Passage provided:
+ + + + +

I've been rereading Feynman's Lectures on thermal physics with the intent of summarizing the material. I have not been able to sort out actual argument concluding that the molecular speed distribution is homogeneous for an ideal gas in thermal equilibrium. That is, the shape of the distribution curve doesn't change with molecular density.

I accept his argument that the velocity distribution is isotropic at any given location in the body of the gas. That is, statistically, the velocity has no preferred direction.

I accept his hand-wavy argument that the mean kinetic energy per atom is a function of temperature, alone.

But just because the mean velocity is the same everywhere doesn't automatically require the distribution to be the same everywhere.

In Vol I, 40-1 The exponential atmosphere Feynman appears to acknowledge that he has not yet shown that the velocity distribution is necessarily homogeneous:

"So, these are the two questions that we shall try to answer: How are the molecules distributed in space when there are forces acting on them, and how are they distributed in velocity?

"It turns out that the two questions are completely independent, and that the distribution of velocities is always the same. We already received a hint of the latter fact when we found that the average kinetic energy is the same, $\frac{1}{2}kT$ per degree of freedom, no matter what forces are acting on the molecules. The distribution of the velocities of the molecules is independent of the forces, because the collision rates do not depend upon the forces."

However, in section V-I 40-4 on The distribution of molecular speeds, Feynman claims that he has already shown the distribution to be homogeneous.

+ + + + +

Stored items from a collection

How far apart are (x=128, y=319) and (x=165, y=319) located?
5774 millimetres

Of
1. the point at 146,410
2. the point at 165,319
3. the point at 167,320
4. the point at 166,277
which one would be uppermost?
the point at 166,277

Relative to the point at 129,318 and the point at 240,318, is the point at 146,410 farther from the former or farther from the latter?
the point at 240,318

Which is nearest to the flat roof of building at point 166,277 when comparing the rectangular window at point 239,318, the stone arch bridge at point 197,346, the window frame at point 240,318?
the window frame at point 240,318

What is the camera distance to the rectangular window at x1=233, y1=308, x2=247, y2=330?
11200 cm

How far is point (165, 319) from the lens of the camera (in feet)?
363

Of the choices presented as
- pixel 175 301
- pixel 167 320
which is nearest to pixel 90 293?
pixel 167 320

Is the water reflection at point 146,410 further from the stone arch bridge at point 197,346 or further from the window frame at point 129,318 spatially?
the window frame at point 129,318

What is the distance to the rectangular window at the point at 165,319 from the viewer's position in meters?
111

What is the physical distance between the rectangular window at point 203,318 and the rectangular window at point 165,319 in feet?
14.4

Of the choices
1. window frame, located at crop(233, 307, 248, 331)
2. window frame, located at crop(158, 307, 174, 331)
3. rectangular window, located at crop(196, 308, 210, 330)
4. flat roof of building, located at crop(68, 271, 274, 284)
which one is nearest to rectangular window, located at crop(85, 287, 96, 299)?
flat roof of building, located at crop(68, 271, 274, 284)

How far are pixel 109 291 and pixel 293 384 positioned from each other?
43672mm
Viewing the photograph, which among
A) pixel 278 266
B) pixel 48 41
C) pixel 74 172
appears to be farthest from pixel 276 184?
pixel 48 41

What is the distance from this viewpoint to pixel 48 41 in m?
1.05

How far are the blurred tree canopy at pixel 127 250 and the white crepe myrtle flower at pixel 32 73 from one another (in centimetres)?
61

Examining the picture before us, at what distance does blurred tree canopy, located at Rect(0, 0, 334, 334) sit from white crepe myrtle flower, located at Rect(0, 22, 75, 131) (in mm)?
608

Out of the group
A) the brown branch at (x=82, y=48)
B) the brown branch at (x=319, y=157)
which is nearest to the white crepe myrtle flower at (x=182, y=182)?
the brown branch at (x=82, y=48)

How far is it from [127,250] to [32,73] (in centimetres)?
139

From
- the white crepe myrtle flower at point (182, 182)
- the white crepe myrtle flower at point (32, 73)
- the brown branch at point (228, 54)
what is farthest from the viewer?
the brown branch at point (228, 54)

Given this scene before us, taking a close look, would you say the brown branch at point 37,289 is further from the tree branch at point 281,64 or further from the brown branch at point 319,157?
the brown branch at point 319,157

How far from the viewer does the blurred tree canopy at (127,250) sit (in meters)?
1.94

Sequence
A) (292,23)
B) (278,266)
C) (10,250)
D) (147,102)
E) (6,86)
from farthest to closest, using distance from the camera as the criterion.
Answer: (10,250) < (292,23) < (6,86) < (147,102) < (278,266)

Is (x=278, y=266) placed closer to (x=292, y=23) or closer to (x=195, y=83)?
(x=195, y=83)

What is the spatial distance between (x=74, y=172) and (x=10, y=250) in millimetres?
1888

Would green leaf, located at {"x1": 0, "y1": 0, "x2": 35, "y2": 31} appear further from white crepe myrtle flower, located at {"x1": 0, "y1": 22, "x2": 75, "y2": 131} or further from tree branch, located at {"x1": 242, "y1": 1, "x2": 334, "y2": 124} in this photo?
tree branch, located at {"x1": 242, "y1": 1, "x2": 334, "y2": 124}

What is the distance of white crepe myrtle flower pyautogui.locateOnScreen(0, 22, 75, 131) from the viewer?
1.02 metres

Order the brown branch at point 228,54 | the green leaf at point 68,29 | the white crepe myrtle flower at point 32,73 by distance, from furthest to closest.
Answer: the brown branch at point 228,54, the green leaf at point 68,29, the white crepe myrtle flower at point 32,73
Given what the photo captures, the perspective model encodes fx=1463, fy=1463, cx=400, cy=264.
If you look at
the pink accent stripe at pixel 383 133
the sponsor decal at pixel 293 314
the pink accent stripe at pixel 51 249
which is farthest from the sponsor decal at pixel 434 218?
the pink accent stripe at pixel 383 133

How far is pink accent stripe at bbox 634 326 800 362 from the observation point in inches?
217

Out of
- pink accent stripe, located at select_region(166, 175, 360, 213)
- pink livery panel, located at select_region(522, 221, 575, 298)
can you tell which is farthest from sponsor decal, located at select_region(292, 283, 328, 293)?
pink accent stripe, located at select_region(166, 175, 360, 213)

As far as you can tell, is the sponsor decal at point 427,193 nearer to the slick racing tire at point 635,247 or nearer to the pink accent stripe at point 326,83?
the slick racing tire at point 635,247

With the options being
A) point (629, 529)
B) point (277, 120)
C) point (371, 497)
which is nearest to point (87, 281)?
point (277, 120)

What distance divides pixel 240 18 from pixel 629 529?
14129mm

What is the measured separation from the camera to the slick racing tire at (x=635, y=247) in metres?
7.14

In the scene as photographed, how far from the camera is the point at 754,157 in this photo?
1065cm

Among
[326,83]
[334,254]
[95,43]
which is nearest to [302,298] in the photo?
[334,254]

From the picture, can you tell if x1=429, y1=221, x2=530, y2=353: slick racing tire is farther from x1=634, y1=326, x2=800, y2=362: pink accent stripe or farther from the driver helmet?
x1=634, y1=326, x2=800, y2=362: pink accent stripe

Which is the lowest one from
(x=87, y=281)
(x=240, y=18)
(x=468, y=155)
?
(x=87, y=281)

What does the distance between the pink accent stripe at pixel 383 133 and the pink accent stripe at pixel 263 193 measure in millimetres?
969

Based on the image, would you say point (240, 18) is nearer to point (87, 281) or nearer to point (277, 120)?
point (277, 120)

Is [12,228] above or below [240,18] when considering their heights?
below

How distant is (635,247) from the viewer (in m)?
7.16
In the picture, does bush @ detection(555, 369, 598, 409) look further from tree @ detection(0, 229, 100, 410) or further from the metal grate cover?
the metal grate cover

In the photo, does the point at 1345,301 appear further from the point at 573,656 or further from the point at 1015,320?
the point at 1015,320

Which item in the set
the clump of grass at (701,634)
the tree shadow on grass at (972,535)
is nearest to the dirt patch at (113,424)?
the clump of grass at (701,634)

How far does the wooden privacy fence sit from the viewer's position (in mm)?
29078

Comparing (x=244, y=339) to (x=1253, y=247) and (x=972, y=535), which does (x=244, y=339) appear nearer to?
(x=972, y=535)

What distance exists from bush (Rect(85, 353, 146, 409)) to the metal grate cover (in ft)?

+ + + + +

Task list:
(1) Translate this sentence from the Feynman post into Spanish: "I accept his argument that the velocity distribution is isotropic at any given location in the body of the gas."
(2) Summarize the Feynman post in two sentences.
(3) Rewrite the Feynman post starting with "I accept his hand-wavy" and going on through "distributed in velocity?", putting "average velocity" in place of "mean velocity".

Set of answers:
(1) Acepto su argumento de que la distribución de velocidades es isótropa en cualquier punto dado del cuerpo del gas.

(2) While rereading Feynman's Lectures on thermal physics, the writer cannot find an actual argument that the molecular speed distribution of an ideal gas in thermal equilibrium is homogeneous, though the writer accepts Feynman's arguments that the velocity distribution is isotropic and that mean kinetic energy per atom depends on temperature alone. Since a uniform mean velocity does not by itself require a uniform distribution, the writer notes that Feynman appears to acknowledge this gap in 40-1 but later, in 40-4, claims to have already shown the distribution to be homogeneous.

(3)
I accept his hand-wavy argument that the mean kinetic energy per atom is a function of temperature, alone.

But just because the average velocity is the same everywhere doesn't automatically require the distribution to be the same everywhere.

In Vol I, 40-1 The exponential atmosphere Feynman appears to acknowledge that he has not yet shown that the velocity distribution is necessarily homogeneous:

"So, these are the two questions that we shall try to answer: How are the molecules distributed in space when there are forces acting on them, and how are they distributed in velocity?